Canadian Solar Inc. (NASDAQ: CSIQ) reported third-quarter revenue that surpassed Wall Street expectations, supported by record battery energy storage shipments and a continued strategic focus on higher-margin markets.
The company posted quarterly revenue of $1.5 billion, beating analysts’ forecasts of $1.37 billion and reaching the upper end of its guidance range. However, adjusted earnings per share came in at a loss of $0.58, missing the consensus estimate of a $0.42 loss. Canadian Solar’s gross margin improved to 17.2%, exceeding its guidance of 14%–16%.
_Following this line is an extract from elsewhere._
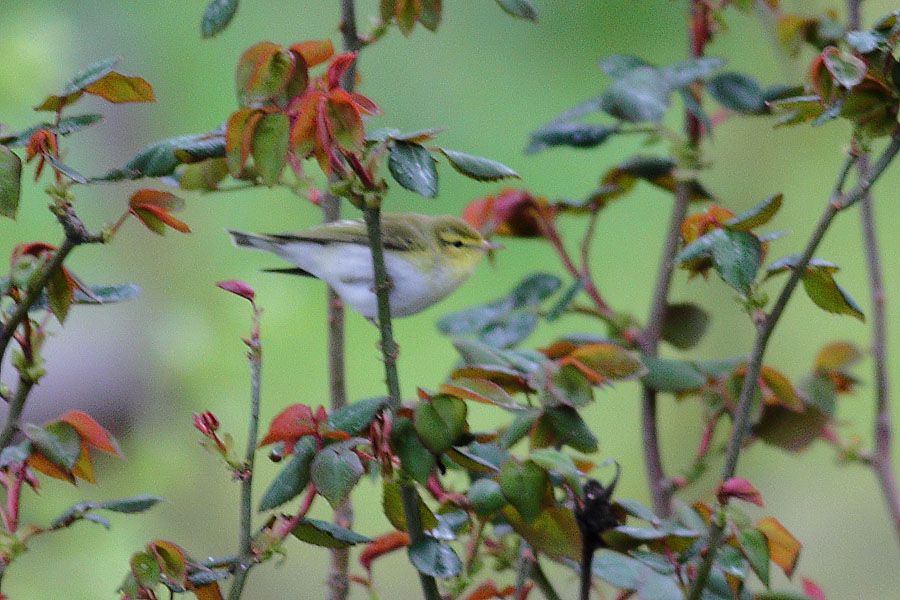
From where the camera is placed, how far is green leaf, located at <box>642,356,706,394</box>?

The company’s e-STORAGE division achieved record quarterly battery energy storage shipments of 2.7 GWh, well above its prior guidance of 2.1 GWh to 2.3 GWh. The unit’s contracted backlog expanded to $3.1 billion as of October 31, 2025.
Total module shipments recognized as revenue were 5.1 GW, down 35% sequentially and 39% year over year, though profitability was supported by strong performance in premium markets.
For the fourth quarter, Canadian Solar projected revenue between $1.3 billion and $1.5 billion, with gross margins in the 14%–16% range. Looking ahead to 2026, the company forecast total module shipments of 25 GW to 30 GW and battery energy storage shipments between 14 GWh and 17 GWh.